• [What is expected]
Format the records below as a JSON array of strings, with one string per line and no strings for blank lines.
########################################
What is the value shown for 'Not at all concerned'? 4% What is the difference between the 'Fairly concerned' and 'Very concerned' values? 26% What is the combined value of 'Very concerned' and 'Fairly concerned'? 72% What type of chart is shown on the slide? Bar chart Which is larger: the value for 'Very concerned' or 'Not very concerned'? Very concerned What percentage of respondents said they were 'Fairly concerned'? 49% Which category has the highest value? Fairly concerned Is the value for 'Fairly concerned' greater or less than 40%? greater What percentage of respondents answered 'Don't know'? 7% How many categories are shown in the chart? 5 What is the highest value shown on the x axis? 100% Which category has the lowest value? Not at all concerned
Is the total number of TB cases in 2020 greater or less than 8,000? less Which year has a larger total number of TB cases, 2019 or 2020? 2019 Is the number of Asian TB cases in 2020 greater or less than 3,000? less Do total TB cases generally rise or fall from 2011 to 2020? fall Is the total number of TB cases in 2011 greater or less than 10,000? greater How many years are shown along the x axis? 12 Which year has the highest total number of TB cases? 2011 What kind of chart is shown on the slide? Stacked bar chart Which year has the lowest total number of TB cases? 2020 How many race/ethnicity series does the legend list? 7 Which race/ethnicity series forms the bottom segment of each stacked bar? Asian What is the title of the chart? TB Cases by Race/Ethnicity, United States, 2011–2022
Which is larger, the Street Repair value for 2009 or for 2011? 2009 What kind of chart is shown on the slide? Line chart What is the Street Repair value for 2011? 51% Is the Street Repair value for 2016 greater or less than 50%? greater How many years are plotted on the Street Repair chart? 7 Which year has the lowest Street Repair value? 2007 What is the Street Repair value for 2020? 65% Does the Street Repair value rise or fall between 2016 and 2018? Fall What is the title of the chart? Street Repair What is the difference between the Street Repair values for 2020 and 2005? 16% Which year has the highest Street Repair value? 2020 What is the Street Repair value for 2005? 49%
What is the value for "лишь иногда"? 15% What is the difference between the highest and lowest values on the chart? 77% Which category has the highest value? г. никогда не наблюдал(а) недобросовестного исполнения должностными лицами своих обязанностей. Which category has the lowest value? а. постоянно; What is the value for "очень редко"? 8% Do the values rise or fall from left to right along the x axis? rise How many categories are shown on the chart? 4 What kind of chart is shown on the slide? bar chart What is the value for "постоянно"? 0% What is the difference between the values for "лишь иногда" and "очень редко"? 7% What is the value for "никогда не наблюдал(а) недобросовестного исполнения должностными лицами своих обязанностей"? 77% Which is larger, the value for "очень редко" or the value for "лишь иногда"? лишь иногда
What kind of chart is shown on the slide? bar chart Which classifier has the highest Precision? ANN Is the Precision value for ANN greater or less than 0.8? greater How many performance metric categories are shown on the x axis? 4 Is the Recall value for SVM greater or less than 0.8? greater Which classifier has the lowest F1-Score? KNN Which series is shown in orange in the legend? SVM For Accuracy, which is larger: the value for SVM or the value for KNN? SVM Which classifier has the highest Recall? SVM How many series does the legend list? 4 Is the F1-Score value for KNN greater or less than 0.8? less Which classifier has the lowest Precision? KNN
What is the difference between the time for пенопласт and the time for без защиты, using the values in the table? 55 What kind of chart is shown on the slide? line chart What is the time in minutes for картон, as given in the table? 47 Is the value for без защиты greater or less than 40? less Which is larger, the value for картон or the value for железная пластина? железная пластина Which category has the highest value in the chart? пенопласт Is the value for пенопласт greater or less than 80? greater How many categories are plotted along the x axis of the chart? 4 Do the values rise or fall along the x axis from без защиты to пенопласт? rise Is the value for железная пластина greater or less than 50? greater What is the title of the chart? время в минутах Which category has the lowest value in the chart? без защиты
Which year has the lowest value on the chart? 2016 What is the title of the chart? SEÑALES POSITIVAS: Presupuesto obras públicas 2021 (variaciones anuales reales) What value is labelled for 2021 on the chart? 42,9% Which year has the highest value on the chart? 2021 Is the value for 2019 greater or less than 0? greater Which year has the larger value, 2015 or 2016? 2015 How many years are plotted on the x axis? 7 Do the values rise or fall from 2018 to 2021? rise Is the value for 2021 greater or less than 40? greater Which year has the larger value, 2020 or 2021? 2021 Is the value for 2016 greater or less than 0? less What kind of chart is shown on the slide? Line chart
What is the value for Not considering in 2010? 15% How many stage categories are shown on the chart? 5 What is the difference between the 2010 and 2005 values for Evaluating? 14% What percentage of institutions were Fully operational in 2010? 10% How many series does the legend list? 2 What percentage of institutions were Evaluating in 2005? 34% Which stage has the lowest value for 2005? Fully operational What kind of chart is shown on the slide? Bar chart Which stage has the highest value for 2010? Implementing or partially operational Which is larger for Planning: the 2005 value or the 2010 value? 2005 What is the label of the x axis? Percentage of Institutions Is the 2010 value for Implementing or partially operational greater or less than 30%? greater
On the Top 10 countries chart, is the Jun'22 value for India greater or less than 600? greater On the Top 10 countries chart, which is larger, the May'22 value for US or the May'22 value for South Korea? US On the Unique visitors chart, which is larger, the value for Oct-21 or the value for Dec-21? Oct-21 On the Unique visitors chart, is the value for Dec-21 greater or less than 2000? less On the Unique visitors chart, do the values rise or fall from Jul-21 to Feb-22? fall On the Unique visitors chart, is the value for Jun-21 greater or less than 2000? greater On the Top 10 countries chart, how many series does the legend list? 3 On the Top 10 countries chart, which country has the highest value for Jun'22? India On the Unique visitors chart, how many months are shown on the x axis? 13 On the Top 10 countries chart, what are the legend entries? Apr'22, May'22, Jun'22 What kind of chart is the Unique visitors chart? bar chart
########################################
• [Output for this exercise]
[
  "What is the value shown for 'Not at all concerned'? 4% What is the difference between the 'Fairly concerned' and 'Very concerned' values? 26% What is the combined value of 'Very concerned' and 'Fairly concerned'? 72% What type of chart is shown on the slide? Bar chart Which is larger: the value for 'Very concerned' or 'Not very concerned'? Very concerned What percentage of respondents said they were 'Fairly concerned'? 49% Which category has the highest value? Fairly concerned Is the value for 'Fairly concerned' greater or less than 40%? greater What percentage of respondents answered 'Don't know'? 7% How many categories are shown in the chart? 5 What is the highest value shown on the x axis? 100% Which category has the lowest value? Not at all concerned",
  "Is the total number of TB cases in 2020 greater or less than 8,000? less Which year has a larger total number of TB cases, 2019 or 2020? 2019 Is the number of Asian TB cases in 2020 greater or less than 3,000? less Do total TB cases generally rise or fall from 2011 to 2020? fall Is the total number of TB cases in 2011 greater or less than 10,000? greater How many years are shown along the x axis? 12 Which year has the highest total number of TB cases? 2011 What kind of chart is shown on the slide? Stacked bar chart Which year has the lowest total number of TB cases? 2020 How many race/ethnicity series does the legend list? 7 Which race/ethnicity series forms the bottom segment of each stacked bar? Asian What is the title of the chart? TB Cases by Race/Ethnicity, United States, 2011–2022",
  "Which is larger, the Street Repair value for 2009 or for 2011? 2009 What kind of chart is shown on the slide? Line chart What is the Street Repair value for 2011? 51% Is the Street Repair value for 2016 greater or less than 50%? greater How many years are plotted on the Street Repair chart? 7 Which year has the lowest Street Repair value? 2007 What is the Street Repair value for 2020? 65% Does the Street Repair value rise or fall between 2016 and 2018? Fall What is the title of the chart? Street Repair What is the difference between the Street Repair values for 2020 and 2005? 16% Which year has the highest Street Repair value? 2020 What is the Street Repair value for 2005? 49%",
  "What is the value for \"лишь иногда\"? 15% What is the difference between the highest and lowest values on the chart? 77% Which category has the highest value? г. никогда не наблюдал(а) недобросовестного исполнения должностными лицами своих обязанностей. Which category has the lowest value? а. постоянно; What is the value for \"очень редко\"? 8% Do the values rise or fall from left to right along the x axis? rise How many categories are shown on the chart? 4 What kind of chart is shown on the slide? bar chart What is the value for \"постоянно\"? 0% What is the difference between the values for \"лишь иногда\" and \"очень редко\"? 7% What is the value for \"никогда не наблюдал(а) недобросовестного исполнения должностными лицами своих обязанностей\"? 77% Which is larger, the value for \"очень редко\" or the value for \"лишь иногда\"? лишь иногда",
  "What kind of chart is shown on the slide? bar chart Which classifier has the highest Precision? ANN Is the Precision value for ANN greater or less than 0.8? greater How many performance metric categories are shown on the x axis? 4 Is the Recall value for SVM greater or less than 0.8? greater Which classifier has the lowest F1-Score? KNN Which series is shown in orange in the legend? SVM For Accuracy, which is larger: the value for SVM or the value for KNN? SVM Which classifier has the highest Recall? SVM How many series does the legend list? 4 Is the F1-Score value for KNN greater or less than 0.8? less Which classifier has the lowest Precision? KNN",
  "What is the difference between the time for пенопласт and the time for без защиты, using the values in the table? 55 What kind of chart is shown on the slide? line chart What is the time in minutes for картон, as given in the table? 47 Is the value for без защиты greater or less than 40? less Which is larger, the value for картон or the value for железная пластина? железная пластина Which category has the highest value in the chart? пенопласт Is the value for пенопласт greater or less than 80? greater How many categories are plotted along the x axis of the chart? 4 Do the values rise or fall along the x axis from без защиты to пенопласт? rise Is the value for железная пластина greater or less than 50? greater What is the title of the chart? время в минутах Which category has the lowest value in the chart? без защиты",
  "Which year has the lowest value on the chart? 2016 What is the title of the chart? SEÑALES POSITIVAS: Presupuesto obras públicas 2021 (variaciones anuales reales) What value is labelled for 2021 on the chart? 42,9% Which year has the highest value on the chart? 2021 Is the value for 2019 greater or less than 0? greater Which year has the larger value, 2015 or 2016? 2015 How many years are plotted on the x axis? 7 Do the values rise or fall from 2018 to 2021? rise Is the value for 2021 greater or less than 40? greater Which year has the larger value, 2020 or 2021? 2021 Is the value for 2016 greater or less than 0? less What kind of chart is shown on the slide? Line chart",
  "What is the value for Not considering in 2010? 15% How many stage categories are shown on the chart? 5 What is the difference between the 2010 and 2005 values for Evaluating? 14% What percentage of institutions were Fully operational in 2010? 10% How many series does the legend list? 2 What percentage of institutions were Evaluating in 2005? 34% Which stage has the lowest value for 2005? Fully operational What kind of chart is shown on the slide? Bar chart Which stage has the highest value for 2010? Implementing or partially operational Which is larger for Planning: the 2005 value or the 2010 value? 2005 What is the label of the x axis? Percentage of Institutions Is the 2010 value for Implementing or partially operational greater or less than 30%? greater",
  "On the Top 10 countries chart, is the Jun'22 value for India greater or less than 600? greater On the Top 10 countries chart, which is larger, the May'22 value for US or the May'22 value for South Korea? US On the Unique visitors chart, which is larger, the value for Oct-21 or the value for Dec-21? Oct-21 On the Unique visitors chart, is the value for Dec-21 greater or less than 2000? less On the Unique visitors chart, do the values rise or fall from Jul-21 to Feb-22? fall On the Unique visitors chart, is the value for Jun-21 greater or less than 2000? greater On the Top 10 countries chart, how many series does the legend list? 3 On the Top 10 countries chart, which country has the highest value for Jun'22? India On the Unique visitors chart, how many months are shown on the x axis? 13 On the Top 10 countries chart, what are the legend entries? Apr'22, May'22, Jun'22 What kind of chart is the Unique visitors chart? bar chart"
]